#### GIVEN PROBLEM 1:
In the parser documentation, how many arguments should the term_expander reference expect?
#### GIVEN PROBLEM 2:
Print the stretch of the parser documentation from "The term_expander reference is" through "sloppy( 0|1 )".

#### DOCUMENT PASSAGE:

• • • •

The term_expander reference should expect two arguments: the term value
and, if available, the term field name. It should return an array of values.

The term_expander reference is called internally during the parse() method,
B<before> any field alias expansion or validation is performed.

=item sloppy( 0|1 )

If the string passed to parse() has any incorrect or unsupported syntax
in it, the default behavior is for parsing to stop immediately, error()
to be set, and for parse() to return undef.

In certain cases (as on a web form) this is undesirable. Set sloppy
mode to true to fallback to non-boolean evaluation of the string,
which in most cases should still return a Dialect object.

Example:

 $parser->parse('foo -- OR bar');  # if sloppy==0, returns undef
 $parser->parse('foo -- OR bar');  # if sloppy==1, equivalent to 'foo bar'

=item sloppy_term_regex

The regex definition used to match a term when sloppy==1.

=item fixup( 0|1 )

Attempt to fix syntax errors like the lack of a closing parenthesis
or a missing double-quote. Different than sloppy() which will not
attempt to fix broken syntax, but should probably be used together 
if you really do not care about strict syntax checking.

=item null_term

If set to I<term>, the B<null_term> feature will treat field value
of I<term> as if it was undefined. Example:

 $parser->parse('foo=');     # throws fatal error
 $parser->null_term('NULL');
 $parser->parse('foo=NULL'); # field foo has NULL value

This feature is most useful with the SQL dialect, where you might want to 
find NULL values. Use it like:

 my $parser = Search::Query->parser(
     dialect    => 'SQL',
     null_term  => 'NULL'
 );
 my $query = $parser->parse('foo!=NULL');
 print $query;  # prints "foo is not NULL"


=back

=head2 BUILDARGS

Internal method for mangling constructor params.

• • • •

#### Excerpts from a spatial dataset:
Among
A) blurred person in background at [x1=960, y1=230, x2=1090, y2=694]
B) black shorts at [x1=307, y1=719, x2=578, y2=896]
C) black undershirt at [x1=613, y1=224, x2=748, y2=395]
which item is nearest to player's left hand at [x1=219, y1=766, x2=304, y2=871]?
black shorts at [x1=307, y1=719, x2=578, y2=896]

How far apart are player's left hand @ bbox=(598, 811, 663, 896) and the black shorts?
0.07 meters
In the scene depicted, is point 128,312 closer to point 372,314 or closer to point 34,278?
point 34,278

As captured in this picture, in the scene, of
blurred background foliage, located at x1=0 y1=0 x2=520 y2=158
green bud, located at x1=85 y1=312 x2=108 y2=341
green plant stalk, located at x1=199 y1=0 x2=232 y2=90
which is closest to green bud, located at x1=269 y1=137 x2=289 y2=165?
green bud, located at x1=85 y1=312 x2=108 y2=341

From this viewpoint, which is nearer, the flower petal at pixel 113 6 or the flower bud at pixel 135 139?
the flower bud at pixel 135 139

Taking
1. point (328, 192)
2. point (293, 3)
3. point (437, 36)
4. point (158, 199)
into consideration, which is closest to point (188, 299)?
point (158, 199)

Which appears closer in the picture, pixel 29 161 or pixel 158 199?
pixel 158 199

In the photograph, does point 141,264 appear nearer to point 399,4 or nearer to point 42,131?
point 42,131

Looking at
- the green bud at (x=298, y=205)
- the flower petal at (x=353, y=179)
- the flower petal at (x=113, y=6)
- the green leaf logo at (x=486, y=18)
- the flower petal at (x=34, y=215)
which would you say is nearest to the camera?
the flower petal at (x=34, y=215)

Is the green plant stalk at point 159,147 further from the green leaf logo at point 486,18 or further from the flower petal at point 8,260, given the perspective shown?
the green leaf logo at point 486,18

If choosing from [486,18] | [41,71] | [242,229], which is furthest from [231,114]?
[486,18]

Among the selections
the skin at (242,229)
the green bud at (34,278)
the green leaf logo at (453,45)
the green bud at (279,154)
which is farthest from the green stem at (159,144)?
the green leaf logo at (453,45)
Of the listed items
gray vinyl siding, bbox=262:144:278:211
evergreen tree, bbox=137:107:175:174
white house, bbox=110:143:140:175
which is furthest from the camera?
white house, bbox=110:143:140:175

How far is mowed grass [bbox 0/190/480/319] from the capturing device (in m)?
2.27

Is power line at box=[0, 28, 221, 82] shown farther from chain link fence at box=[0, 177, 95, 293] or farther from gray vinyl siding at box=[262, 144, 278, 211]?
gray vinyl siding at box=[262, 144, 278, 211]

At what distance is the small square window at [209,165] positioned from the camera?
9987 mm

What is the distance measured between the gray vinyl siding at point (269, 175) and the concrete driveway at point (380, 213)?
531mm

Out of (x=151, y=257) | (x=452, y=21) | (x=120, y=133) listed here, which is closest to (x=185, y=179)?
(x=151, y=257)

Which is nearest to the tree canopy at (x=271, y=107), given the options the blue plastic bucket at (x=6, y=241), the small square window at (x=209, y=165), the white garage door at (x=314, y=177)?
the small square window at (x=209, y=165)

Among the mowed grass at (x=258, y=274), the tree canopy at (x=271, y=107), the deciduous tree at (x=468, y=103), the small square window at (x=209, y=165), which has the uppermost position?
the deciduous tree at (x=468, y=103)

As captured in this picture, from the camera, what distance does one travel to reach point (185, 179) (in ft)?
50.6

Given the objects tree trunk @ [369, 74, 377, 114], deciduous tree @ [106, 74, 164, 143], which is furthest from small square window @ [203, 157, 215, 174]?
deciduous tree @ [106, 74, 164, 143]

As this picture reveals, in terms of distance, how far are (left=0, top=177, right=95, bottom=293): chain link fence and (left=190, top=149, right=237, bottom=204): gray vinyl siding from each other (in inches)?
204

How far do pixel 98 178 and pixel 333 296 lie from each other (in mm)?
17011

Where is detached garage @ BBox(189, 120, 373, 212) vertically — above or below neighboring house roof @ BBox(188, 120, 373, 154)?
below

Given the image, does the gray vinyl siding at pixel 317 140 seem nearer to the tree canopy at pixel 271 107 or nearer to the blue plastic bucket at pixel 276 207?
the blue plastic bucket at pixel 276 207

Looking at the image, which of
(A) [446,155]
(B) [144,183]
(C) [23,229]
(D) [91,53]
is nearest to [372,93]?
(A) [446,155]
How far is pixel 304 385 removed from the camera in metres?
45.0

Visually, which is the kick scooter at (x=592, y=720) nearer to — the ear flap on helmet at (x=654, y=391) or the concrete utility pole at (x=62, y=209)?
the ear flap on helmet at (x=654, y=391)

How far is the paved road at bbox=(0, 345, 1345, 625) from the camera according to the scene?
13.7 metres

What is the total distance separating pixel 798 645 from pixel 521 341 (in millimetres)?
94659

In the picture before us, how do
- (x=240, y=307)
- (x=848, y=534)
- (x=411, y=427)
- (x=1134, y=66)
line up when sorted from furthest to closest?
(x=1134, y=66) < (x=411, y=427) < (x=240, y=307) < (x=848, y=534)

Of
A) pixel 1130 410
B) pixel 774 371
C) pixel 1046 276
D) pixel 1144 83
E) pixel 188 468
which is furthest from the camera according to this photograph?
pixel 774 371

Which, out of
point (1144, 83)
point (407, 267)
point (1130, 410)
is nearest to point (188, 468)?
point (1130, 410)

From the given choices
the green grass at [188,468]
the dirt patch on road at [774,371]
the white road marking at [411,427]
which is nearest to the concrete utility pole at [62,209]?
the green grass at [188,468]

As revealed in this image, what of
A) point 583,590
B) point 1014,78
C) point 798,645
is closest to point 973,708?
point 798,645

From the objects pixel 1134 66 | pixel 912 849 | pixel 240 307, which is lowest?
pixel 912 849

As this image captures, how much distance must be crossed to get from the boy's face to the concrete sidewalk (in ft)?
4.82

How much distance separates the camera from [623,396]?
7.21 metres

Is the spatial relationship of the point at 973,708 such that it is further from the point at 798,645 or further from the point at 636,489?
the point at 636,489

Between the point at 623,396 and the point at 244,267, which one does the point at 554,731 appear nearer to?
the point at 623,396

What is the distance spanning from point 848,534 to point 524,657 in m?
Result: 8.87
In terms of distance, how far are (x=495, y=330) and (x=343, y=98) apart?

• • • •

#### COMPLETE OUTPUT 1:
Two: the term value and, if available, the term field name.

#### COMPLETE OUTPUT 2:
The term_expander reference is called internally during the parse() method,
B<before> any field alias expansion or validation is performed.

=item sloppy( 0|1 )